The Hematologist

May-June 2014, Volume 11, Issue 3

Hematology as a Journey

John W. Adamson, MD Clinical Professor of Medicine
Hematology/Oncology, University of California, San Diego

Published on: April 23, 2014

John Adamson

Awed by the physician who removed my tonsils (probably unnecessarily), I have wanted to be a doctor since the age of three. Not that there weren’t doubts along the way, as years later as a student at the University of California, Berkeley, I envisioned the road (medical school, internship, residency) that I would have to travel to reach that goal. For a time, I considered following my father’s lead, but he, a high school English teacher, straightened me out. “Don’t be stupid!” he said. “Being a teacher is fine, but you can teach at whatever you do.” Of course, he was right, and in the end, I had it both ways, as I became a physician/teacher.

When it came time to apply to medical school in 1958, there were the usual options for someone growing up in California: Stanford, the University of California, San Francisco, the University of Southern California, and the newly minted University of California, Los Angeles (UCLA). For whatever reason (likely intuitive), I chose UCLA. This decision led to my first airplane ride when I moved from Berkeley to Los Angeles. The experience at UCLA was eye-opening. Most of the lectures were given by young faculty who were deeply invested in their own research, so, predictably, part of the class complained about the emphasis on science and the others enjoyed the newness of it all.

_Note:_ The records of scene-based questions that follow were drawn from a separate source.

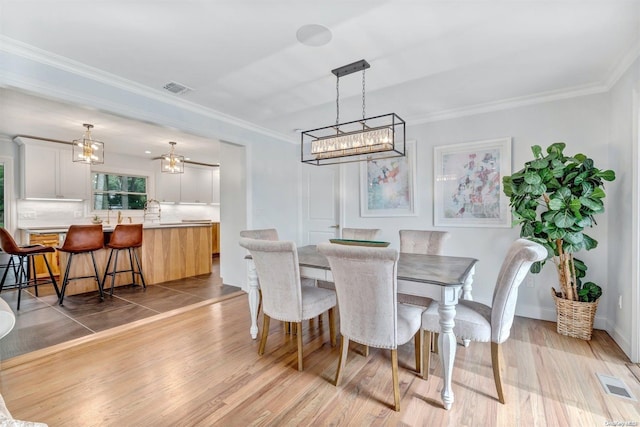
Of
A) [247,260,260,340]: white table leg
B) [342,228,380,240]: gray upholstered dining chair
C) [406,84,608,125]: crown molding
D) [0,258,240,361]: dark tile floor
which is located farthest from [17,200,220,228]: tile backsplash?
[406,84,608,125]: crown molding

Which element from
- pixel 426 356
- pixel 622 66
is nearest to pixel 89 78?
→ pixel 426 356

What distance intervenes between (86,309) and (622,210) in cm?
546

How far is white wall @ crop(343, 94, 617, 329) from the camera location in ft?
9.45

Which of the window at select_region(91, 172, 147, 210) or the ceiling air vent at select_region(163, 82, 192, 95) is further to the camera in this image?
the window at select_region(91, 172, 147, 210)

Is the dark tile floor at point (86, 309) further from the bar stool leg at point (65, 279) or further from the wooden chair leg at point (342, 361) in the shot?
the wooden chair leg at point (342, 361)

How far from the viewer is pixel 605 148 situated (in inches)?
112

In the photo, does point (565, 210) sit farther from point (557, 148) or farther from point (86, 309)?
point (86, 309)

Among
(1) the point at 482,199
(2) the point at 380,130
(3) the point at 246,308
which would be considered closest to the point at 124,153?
(3) the point at 246,308

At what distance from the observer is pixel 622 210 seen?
99.3 inches

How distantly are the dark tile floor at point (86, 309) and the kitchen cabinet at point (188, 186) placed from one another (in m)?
3.04

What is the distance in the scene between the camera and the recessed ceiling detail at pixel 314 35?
2.01 meters

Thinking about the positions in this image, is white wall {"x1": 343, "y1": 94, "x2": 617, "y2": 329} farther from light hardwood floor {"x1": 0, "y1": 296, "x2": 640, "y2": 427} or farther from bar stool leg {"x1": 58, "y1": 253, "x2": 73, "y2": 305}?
bar stool leg {"x1": 58, "y1": 253, "x2": 73, "y2": 305}

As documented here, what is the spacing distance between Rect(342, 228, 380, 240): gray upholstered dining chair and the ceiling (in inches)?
57.8

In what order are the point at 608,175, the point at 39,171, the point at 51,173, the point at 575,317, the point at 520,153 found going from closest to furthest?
the point at 608,175 → the point at 575,317 → the point at 520,153 → the point at 39,171 → the point at 51,173
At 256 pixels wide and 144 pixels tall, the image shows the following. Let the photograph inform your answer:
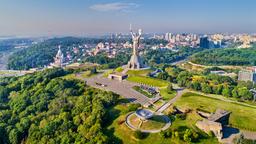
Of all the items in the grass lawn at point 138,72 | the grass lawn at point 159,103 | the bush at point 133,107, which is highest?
the grass lawn at point 138,72

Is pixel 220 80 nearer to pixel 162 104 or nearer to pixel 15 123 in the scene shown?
pixel 162 104

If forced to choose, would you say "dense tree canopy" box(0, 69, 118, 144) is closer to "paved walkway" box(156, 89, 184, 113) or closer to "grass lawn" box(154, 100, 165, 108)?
"grass lawn" box(154, 100, 165, 108)

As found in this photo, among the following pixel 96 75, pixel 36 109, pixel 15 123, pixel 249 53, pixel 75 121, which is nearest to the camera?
pixel 75 121

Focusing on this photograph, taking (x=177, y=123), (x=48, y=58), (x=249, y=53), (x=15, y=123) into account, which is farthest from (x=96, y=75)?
(x=249, y=53)

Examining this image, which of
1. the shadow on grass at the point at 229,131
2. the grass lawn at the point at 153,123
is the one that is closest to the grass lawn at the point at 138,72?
the grass lawn at the point at 153,123

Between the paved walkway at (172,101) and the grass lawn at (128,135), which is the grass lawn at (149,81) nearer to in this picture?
the paved walkway at (172,101)

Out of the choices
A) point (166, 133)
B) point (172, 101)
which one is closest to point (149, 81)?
point (172, 101)

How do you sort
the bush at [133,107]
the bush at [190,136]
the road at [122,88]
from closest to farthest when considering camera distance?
the bush at [190,136], the bush at [133,107], the road at [122,88]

As for internships, I didn’t apply very widely, and there wasn’t anything like today’s computerized system that “matches” applicants with a particular training program. Fortuitously, I wound up in Seattle at the University of Washington where I found myself among a group of remarkable biomedical researchers including Earl Davie, Clem Finch, and the nephrologist Belding Scribner, who was pioneering hemodialysis as an approach to treating kidney failure. Toward the end of my second year of residency in 1964, I was asked if I would be interested in becoming a hematology fellow. I don’t know why, but someone had given my name to Clem, who was head of the Division of Hematology at the time, and he approached me personally. After some thought, I accepted the invitation and “shorttracked,” entering fellowship after two years as a resident. I reasoned that if I didn’t like hematology, I would complete my third year of internal medicine training and go into practice.

Fellowship programs were so much less formulaic then. I spent most of the first two years (1964-1966) in the lab and fell in love with it. I was assigned to help develop a new assay for the elusive erythropoietic stimulating factor (i.e., erythropoietin or Epo), and I plunged in. We started with samples from normal subjects and then moved to patient samples. The bioassay wasn’t sensitive enough to reliably measure Epo activity in normal serum, so we had to concentrate urine to detect a signal. These experiments led to the discovery that Epo levels were consistently low in patients with polycythemia vera, and we went on to use the assay to analyze Epo levels in a number of polycythemic states.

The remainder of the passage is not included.